A new arXiv preprint introduces FisherSketch, a method for estimating head Fisher alignment between LLM tasks using a streaming, memory-efficient sketch (16 KB task signature, 192 KB streaming state) without materializing the full Fisher matrix. The work targets training-free source corpus selection for LLM families with shared vocabularies, particularly in scientific string domains like SMILES, protein, and genomic sequences. The authors demonstrate that representation similarity metrics like CKA are non-identifiable for transfer in shared-output-head settings, and validate FisherSketch on Llama-3.1-8B with verbalizer-shift experiments.
Researchers introduce IFLLM, a dataset of 1,336 multi-turn interactions from 59 Mechanical Turk workers capturing mouse trajectories and webcam-derived eye gaze to study implicit user feedback for LLM alignment. A reward model trained on this implicit feedback improves text-based reward model accuracy from 55% to 64% and nearly triples relative response quality improvements when combined with DPO across eight LLMs. The work addresses the scarcity and cost of explicit preference annotations by mining behavioral signals already present in user interactions.
Researchers from BAIR introduce SPEX (Spectral Explainer) and ProxySPEX, algorithms for identifying influential feature, data, and model-component interactions in LLMs at scale. The approach exploits sparsity, low-degreeness, and hierarchy properties to reframe interaction discovery as a sparse recovery problem using tools from signal processing and coding theory. ProxySPEX achieves comparable performance to SPEX with roughly 10x fewer ablations by leveraging hierarchical structure. The methods are evaluated on feature attribution (sentiment analysis), data attribution, and mechanistic interpretability tasks, outperforming marginal methods like LIME at long context lengths.
This paper compares matched LLM and VLM pairs in a text-only setting to isolate the effect of multimodal training history on human-like language processing. Using whole-cortex fMRI and eye-tracking data from natural reading, the authors find that multimodal pretraining does not confer a uniform global advantage in human alignment. However, VLMs show selective advantages when sentences contain stronger visual semantic content, with converging evidence from both neural and behavioral measures. The findings suggest language-internal representations remain the primary driver of human text processing alignment.
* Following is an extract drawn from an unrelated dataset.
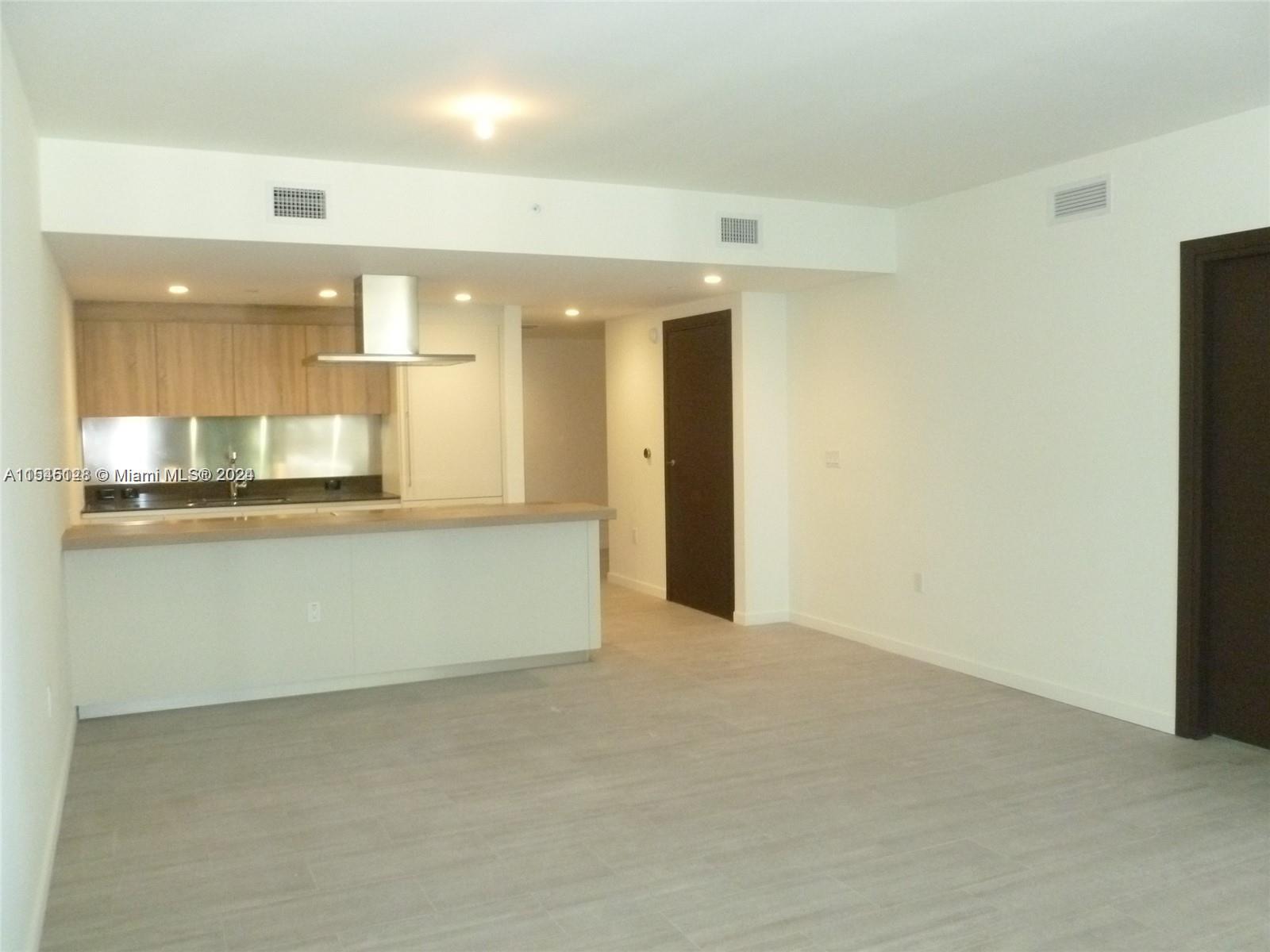 1000 Brickell Plz 2805, Miami, Florida 33131, 1 Bedroom Bedrooms, ,2 BathroomsBathrooms,Residential,For Sale,1000 Brickell Plz 2805,A11545128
Researchers identify a temporal-granularity mismatch as a key cause of reasoning degradation in spoken dialogue models: speech tokens are far longer than text under matched semantics, diluting per-token semantic density. The paper introduces factorized FSQ and a non-autoregressive audio LM head to enable low frame rates, then sweeps frame rates from 50Hz down to 2.08Hz under a frozen LLM backbone. Results show a consistent optimal regime at 4.17Hz with intermediate-layer representation alignment for speech QA tasks.
A new arXiv preprint proposes a finetuning framework to improve verbalized uncertainty calibration in multimodal LLMs applied to Medical Visual Question Answering. The composite loss function combines Brier-style calibration, anchor regularization, contrastive image-text alignment, and KL-based stabilization, evaluated on MedGemma 4B IT and Qwen2-VL 7B Instruct across three medical VQA benchmarks. The method reduces calibration error by 60% or more and improves discrimination by 26% or more while preserving predictive accuracy, outperforming prompting-, sampling-, and training-based baselines.
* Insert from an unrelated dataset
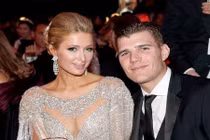 Paris Hilton bị bạn trai đòi nhẫn đính hôn 2 triệu USD dù không mua 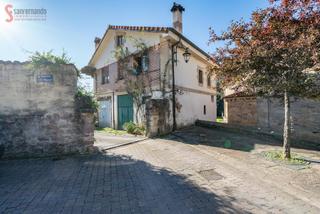 Local commercial à Puente Viesgo. Local con parcela en pueblo con encanto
LongCrafter is a structured framework for synthesizing long-context supervised fine-tuning data, addressing limitations of prior approaches including narrow task coverage, low difficulty, and lack of faithfulness supervision. The system uses a hierarchical 32-task taxonomy and constructs explicit evidence graphs modeling cross-paragraph dependencies to generate grounded instruction-response pairs. Models fine-tuned on LongCrafter data outperform SFT baselines and official post-trained models on LongBench, LongBench v2, and LooGLE for both Qwen2.5-7B and LLaMA-3.1-8B, with notable gains on high-difficulty tasks and improved robustness to the 'lost in the middle' problem.
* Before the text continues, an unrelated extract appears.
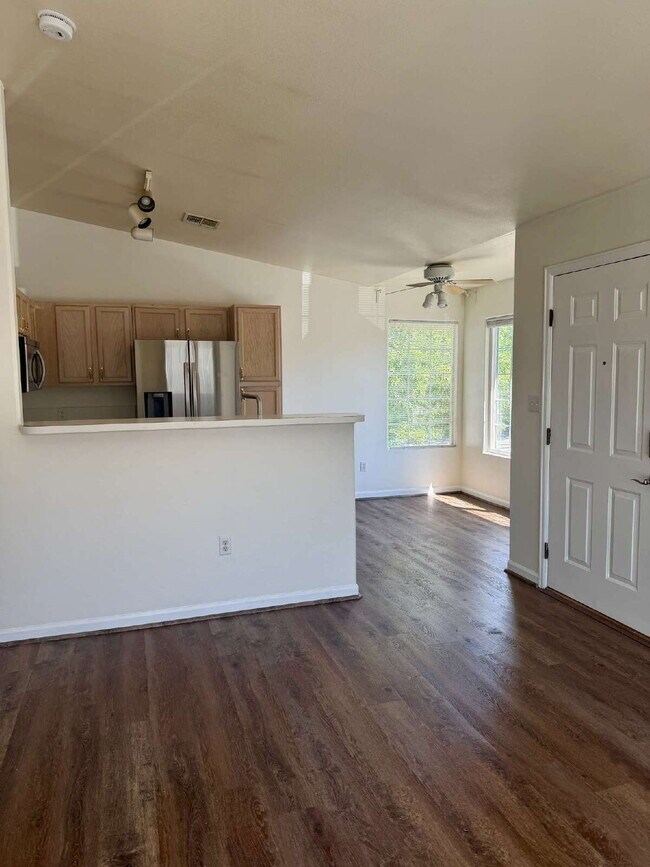 Building Photo - YOU WON'T WANT TO MISS OUT ON THIS CONDO!! 2 bed/ 2 bath Condo in Highlands Ranch!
This Microsoft Research paper systematically investigates how data organization—distinct from data selection—affects LLM training efficiency across pre-training and SFT stages. The authors formalize four guidelines (Boundary Sharpening, Cyclic Scheduling, Curriculum Continuity, and Local Diversity) and introduce two novel data ordering methods, STR and SAW, that reuse pre-computed sample-level scores with minimal additional overhead. Experiments across multiple model scales and dataset sizes demonstrate improved training stability and performance, with code released publicly.
FedLAB is a new federated learning framework for multimodal graph foundation models that organizes knowledge into typed hierarchical codebooks covering modality evidence, node semantics, and topology context. The system enables semantic traceability under strict data isolation, addressing a gap where existing methods exchange knowledge through parameters or embeddings without exposing how evidence jointly supports predictions. Evaluated on 10 benchmarks and 6 downstream tasks, FedLAB improves over state-of-the-art baselines by up to 7.53% while keeping raw data local.